### Task to complete
Go through the following data and transcribe exactly the stretch of lines from the one holding "The sprig of" to the one holding "Carex grayi (Morgensterzegge)", both included.

BEGIN Information provided

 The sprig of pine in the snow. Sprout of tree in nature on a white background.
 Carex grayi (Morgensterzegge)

END Information provided
BEGIN Information provided

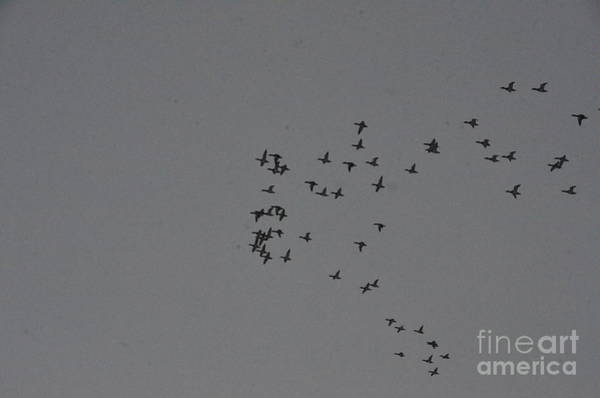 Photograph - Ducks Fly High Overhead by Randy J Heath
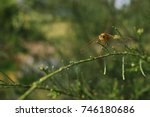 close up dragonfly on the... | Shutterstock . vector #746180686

END Information provided
BEGIN Information provided

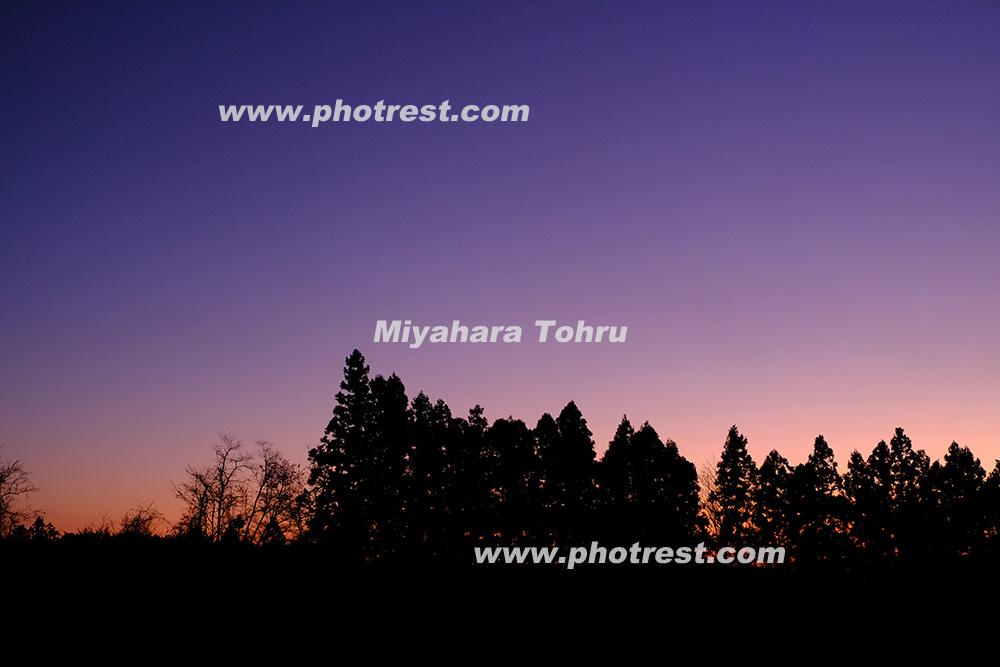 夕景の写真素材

END Information provided

### Result
 The sprig of pine in the snow. Sprout of tree in nature on a white background.
 Carex grayi (Morgensterzegge)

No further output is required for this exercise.